How to write more readable blog posts

Oct 28, 2022 by
How to write more readable blog posts

In the early days of online marketing, blogs were not written to be read. Well, blogs written for SEO purposes were not meant to be read at least. Blog posts were often seen as little more than blank slates upon which to throw as many keywords as possible at and hope for the best. And it worked. But Google is a wiser beast now and the world of blogging is all the better for it.

Today, Google ranks pages based not on keyword density but on relevance, authority and readability. You’ll find thousands of articles giving you hints and tips on the former, but when it comes to the latter, there are precious few resources.
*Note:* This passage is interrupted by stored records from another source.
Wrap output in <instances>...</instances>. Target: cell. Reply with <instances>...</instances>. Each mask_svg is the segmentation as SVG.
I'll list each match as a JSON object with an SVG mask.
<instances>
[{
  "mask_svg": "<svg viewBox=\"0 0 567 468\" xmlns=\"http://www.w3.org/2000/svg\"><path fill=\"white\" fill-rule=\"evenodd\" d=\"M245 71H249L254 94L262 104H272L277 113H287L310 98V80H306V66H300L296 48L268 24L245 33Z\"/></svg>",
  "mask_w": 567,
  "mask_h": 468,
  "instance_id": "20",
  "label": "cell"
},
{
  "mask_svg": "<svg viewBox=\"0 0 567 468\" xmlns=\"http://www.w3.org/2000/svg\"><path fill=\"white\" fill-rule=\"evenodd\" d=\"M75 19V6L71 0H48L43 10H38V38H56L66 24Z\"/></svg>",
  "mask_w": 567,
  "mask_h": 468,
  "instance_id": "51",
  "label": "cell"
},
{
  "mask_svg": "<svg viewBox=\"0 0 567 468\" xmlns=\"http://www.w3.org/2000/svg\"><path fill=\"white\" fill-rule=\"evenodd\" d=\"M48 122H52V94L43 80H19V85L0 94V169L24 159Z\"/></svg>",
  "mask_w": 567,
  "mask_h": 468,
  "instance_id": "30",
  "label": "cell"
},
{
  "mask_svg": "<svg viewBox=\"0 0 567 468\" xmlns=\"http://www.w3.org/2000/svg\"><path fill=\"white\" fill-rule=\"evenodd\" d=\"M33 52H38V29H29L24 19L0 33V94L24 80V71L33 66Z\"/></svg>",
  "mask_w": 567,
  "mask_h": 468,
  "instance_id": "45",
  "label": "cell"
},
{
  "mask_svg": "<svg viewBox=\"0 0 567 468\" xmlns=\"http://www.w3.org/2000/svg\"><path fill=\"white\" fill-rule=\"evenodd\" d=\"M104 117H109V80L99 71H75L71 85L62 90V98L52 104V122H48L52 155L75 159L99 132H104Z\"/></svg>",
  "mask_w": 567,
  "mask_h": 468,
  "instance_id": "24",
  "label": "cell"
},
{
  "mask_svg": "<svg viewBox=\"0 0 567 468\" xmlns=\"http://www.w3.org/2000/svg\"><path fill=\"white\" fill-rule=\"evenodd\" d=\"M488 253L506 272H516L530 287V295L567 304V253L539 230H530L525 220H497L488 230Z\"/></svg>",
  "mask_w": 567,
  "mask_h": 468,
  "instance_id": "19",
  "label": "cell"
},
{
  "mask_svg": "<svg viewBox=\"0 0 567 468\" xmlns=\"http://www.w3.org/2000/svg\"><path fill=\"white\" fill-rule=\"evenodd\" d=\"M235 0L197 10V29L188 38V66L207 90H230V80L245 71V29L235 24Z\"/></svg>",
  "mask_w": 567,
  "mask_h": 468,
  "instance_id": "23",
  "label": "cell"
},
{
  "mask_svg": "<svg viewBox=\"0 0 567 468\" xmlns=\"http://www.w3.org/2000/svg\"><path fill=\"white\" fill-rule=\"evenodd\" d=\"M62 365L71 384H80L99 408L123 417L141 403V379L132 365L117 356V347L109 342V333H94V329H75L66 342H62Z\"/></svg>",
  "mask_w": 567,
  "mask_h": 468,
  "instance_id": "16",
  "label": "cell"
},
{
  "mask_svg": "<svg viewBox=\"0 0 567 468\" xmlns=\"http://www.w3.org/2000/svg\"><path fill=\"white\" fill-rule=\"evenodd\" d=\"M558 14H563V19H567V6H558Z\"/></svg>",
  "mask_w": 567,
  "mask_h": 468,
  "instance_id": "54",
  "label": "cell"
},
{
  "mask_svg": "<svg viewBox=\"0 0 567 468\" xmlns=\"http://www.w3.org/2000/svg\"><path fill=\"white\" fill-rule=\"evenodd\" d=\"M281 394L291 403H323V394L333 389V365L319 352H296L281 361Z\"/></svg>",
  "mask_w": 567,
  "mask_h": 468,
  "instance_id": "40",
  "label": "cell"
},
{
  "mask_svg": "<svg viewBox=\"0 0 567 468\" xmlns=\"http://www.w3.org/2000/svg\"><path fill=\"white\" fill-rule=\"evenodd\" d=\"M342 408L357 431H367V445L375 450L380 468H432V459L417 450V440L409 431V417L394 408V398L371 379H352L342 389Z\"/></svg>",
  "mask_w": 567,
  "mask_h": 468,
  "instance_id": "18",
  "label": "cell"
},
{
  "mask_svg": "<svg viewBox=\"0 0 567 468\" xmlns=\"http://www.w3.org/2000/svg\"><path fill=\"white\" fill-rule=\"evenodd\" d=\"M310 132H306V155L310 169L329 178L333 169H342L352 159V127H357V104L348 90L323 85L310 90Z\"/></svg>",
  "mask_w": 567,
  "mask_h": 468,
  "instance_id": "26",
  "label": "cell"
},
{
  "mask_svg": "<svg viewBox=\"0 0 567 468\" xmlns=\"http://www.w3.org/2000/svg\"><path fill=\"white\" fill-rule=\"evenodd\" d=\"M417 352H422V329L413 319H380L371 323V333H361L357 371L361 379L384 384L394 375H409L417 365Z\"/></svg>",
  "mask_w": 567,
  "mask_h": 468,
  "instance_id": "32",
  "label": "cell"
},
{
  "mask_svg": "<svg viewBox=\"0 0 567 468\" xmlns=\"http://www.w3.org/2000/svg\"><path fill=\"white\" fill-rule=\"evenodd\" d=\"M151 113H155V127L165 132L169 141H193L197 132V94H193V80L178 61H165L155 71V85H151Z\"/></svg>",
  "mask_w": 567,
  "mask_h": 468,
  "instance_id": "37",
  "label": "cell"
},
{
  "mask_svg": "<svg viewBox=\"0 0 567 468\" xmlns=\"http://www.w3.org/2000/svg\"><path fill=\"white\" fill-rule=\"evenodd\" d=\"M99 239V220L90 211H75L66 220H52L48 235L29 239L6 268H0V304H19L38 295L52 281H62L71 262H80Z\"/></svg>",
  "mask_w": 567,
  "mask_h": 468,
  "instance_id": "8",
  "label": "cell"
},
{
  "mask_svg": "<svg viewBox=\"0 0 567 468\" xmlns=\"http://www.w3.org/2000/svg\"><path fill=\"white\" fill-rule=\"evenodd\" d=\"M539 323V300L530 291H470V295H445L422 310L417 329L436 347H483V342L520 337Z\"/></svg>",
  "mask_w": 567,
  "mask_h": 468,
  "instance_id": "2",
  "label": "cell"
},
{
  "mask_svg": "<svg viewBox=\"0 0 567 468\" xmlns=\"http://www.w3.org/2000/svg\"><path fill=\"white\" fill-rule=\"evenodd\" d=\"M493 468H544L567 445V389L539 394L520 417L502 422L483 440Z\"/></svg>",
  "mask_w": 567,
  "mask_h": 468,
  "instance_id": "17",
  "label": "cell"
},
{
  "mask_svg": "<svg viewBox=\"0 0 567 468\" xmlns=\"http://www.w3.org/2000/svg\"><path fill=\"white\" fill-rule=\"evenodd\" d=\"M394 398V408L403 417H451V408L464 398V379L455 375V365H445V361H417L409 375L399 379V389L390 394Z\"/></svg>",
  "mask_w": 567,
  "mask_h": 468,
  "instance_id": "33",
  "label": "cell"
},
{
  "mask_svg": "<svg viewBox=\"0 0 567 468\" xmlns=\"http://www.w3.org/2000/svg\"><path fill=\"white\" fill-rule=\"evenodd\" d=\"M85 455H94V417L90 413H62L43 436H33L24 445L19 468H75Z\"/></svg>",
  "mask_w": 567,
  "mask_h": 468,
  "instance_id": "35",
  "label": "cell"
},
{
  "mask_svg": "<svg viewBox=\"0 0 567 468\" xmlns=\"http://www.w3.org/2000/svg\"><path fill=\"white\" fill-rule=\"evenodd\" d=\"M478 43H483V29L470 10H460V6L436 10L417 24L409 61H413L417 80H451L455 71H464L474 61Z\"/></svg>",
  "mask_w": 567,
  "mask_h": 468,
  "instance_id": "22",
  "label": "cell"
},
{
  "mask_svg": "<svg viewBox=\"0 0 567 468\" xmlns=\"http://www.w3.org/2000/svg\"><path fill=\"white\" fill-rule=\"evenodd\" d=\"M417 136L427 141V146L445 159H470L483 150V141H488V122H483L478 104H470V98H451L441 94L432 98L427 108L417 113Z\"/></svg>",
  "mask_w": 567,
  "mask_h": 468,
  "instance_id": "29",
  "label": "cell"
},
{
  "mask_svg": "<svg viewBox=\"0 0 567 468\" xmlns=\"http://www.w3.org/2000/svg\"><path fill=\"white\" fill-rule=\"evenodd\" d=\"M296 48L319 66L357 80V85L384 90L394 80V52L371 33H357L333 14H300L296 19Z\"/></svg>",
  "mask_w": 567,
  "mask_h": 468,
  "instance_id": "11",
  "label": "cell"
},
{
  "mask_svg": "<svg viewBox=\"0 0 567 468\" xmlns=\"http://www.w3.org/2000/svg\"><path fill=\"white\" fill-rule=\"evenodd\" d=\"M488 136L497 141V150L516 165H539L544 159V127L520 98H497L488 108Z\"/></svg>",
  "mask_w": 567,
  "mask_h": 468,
So, today we’ll be giving you some top tips on how to make your content read better, giving you more returning readers, more conversions and a better ranking to boot.

Keep paragraphs and sentences clear and short

This is one we can’t emphasise enough. Most people will be reading your content on a smartphone screen and large blocks of text on a small screen are not enticing for readers. This means your paragraphs and sentences should be short and to the point, where possible.

Start with a single short sentence and keep paragraphs to no more than four or five lines, breaking them up into smaller ones if they seem a little too bulky. Shorter sentences, meanwhile, are easier to read and digest. Between 10 and 20 words is the sweet spot to aim for and always steer clear of adjectives if you can. Adjectives add little more than flavour, after all.

Keep it simple

Blogs are meant to be read on the bus, the train, the sofa or (forgive us) the toilet. We’re not talking about Dostoyevsky here. So, while you might be a writer with a great love for the English language, try to reign it in while blogging.

Keep words to a maximum of three syllables and never use a more complicated word when a simpler one will do. Utilise, for example, should never be used in place of… well… use. This goes out the window if you’re writing for a certain niche, of course. But for the most part, keep the flowery language for that novel you probably have on the back burner.

Keep it varied

Repetition is boring. If a piece of content looks like 7 or 8 paragraphs that might as well have been copied and pasted, it’s not going to make people want to start reading. Alternate long and short paragraphs, don’t use the same word too often and mix up your transition words.

Also, never try to bulk out your content. If the brief calls for 500 words, for example, don’t stuff it full of guff at the end just to reach the word count. It’s always better to fall slightly short with a concise and consistent piece of work than to overegg it.